Figure 1. Brain magnetic resonance imaging (MRI) and electrophysiological tests. (A) Chest computed tomography detected possible COVID-19 pneumonia on admission. (B) Axial brain MRI diffusion weighted imaging (DWI) and fluid-attenuated inversion recovery (FLAIR) images on admission. No abnormalities were detected. (C) Nerve conduction study on the 6th day from onset (i.e., hospital day 2). The motor nerve conduction study revealed a slight reduction in compound muscle action potential amplitudes and no conduction block with an apparent increase of stimulation threshold. The orthodromic sensory nerve conduction study showed a reduction in sensory nerve action potentials. F-wave examination exhibited no responses in the upper and lower extremities. CMAP, compound muscle action potential; SNAP, sensory nerve action potential. (D) Blink reflex test on day 7 (i.e., hospital day 3) showed bilateral loss of both R1 and R2 with bilateral trigeminal nerve stimulation. (E) Median nerve somatosensory evoked potential testing on day 6 (i.e., hospital day 2). P13/14 and N18 were normally evoked, whereas N20 was lost. These results suggested interruption of the somatosensory pathway in the brainstem. Ai, the ipsilateral earlobe. CPc and CPi, the centroparietal electrode contralateral and ipsilateral to the stimulation, respectively. C2S, the spinous process over the second cervical spine. Fz, the midline frontal electrode. NC, non-cephalic reference on the contralateral shoulder. (F) Standard 12-lead electrocardiography on admission (day 5) demonstrated inverted T-waves in leads I, II, aVF, and V1–V6. (G) Transthoracic echocardiography on admission (day 5). Images in end-diastole (left) and end-systole (right) revealed segmental wall motion abnormalities with apical akinesis (arrows) and hyperkinesis in the basal segments, which was compatible with Takotsubo cardiomyopathy.

FIGURE 2

Figure 2. Clinical course. Clinical and treatment course. The horizontal axis represents the day from onset. BNP, B-type natriuretic peptide; CK, creatine kinase; EOM, extraocular movement; GCS, Glasgow Coma Scale; IVIG, intravenous immunoglobulin therapy (400 mg/kg/day for 5 consecutive days); IVMP, intravenous methylprednisolone pulse therapy (1 g/day for 3 consecutive days); mRS, modified Rankin scale (0, no symptoms; 1, no significant disability; 2, slight disability, able to look after own affairs without assistance, but unable to carry out all previous activities; 3, moderate disability, require some help, but able to walk unassisted; 4, moderately severe disability, unable to attend to own bodily needs without assistance, and unable to walk unassisted; 5, severe disability, require constant nursing care and attention, bedridden, incontinent); NAd, noradrenaline administration; PE, plasma exchange; TnI, troponin I.

Discussion

BBE is an autoimmune neurological disorder affecting both the central and peripheral nervous systems that is usually associated with antibodies against gangliosides such as GQ1b. It is clinically characterized by acute onset of external ophthalmoplegia, ataxia, and altered consciousness, but may also present with limb weakness, pyramidal tract signs, long-tract sensory impairment, and autonomic dysfunction (5, 14). Autonomic dysfunction includes malignant arrhythmia and hemodynamic instability, which resemble the symptoms of TCM.

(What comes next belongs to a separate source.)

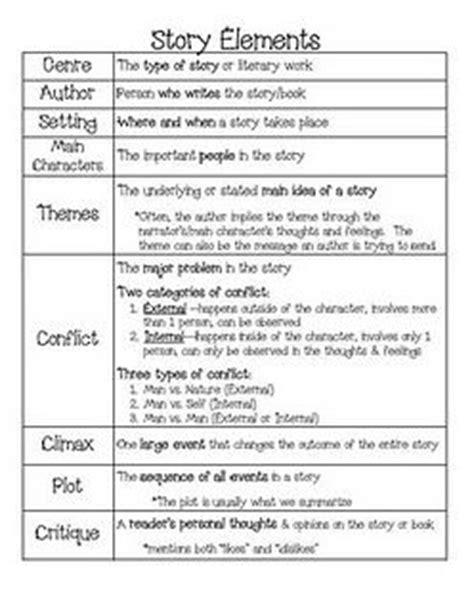Best 25+ Story Elements Ideas On Pinterest  Story Elements Activities, Story Elements Worksheet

Recent evidence has shown that COVID-19 leads to anti-ganglioside antibody–mediated disorders such as GBS and Miller Fisher syndrome (2, 3). Regarding BBE, only one case report mentioned anti-GD1a antibody–positive atypical BBE occurring 1 month after SARS-CoV-2 infection, in which acute brainstem and cerebellar dysfunction developed without ophthalmoplegia (8). A 1-month interval seems too long to conclude that it was COVID-19–associated BBE because the mean latency between SARS-CoV-2 infection and presentation of anti-ganglioside antibody–mediated disorders has been reported to be 11 to 13 days (15). In contrast, our patient developed probable BBE according to the diagnostic criteria (5) at 2 weeks after SARS-CoV-2 infection and typically had autoantibodies against GQ1b and GT1a, plausibly suggesting that BBE was triggered by COVID-19.

The precise mechanism underlying the association between COVID-19 and anti-ganglioside antibody–mediated disorders is still unclear. One proposed mechanism is cross-reactivity between viral protein–associated gangliosides and peripheral nerve gangliosides as the result of molecular mimicry (4). However, Keddie et al. recently reported that SARS-CoV-2 proteins, including the spike protein, have no significant similarity to any known human proteins (16), which accounts for a strikingly lower rate of seropositivity for anti-ganglioside antibodies in COVID-19–associated GBS (7%) (15) than in conventional GBS (60%). Since our patient presented with BBE with anti-ganglioside autoantibodies 2 weeks after SARS-CoV-2 infection, the molecular mimicry theory seemed more plausible than the secondary epitope spreading theory for SARS-CoV-2 infection. Further studies are needed to clarify this issue.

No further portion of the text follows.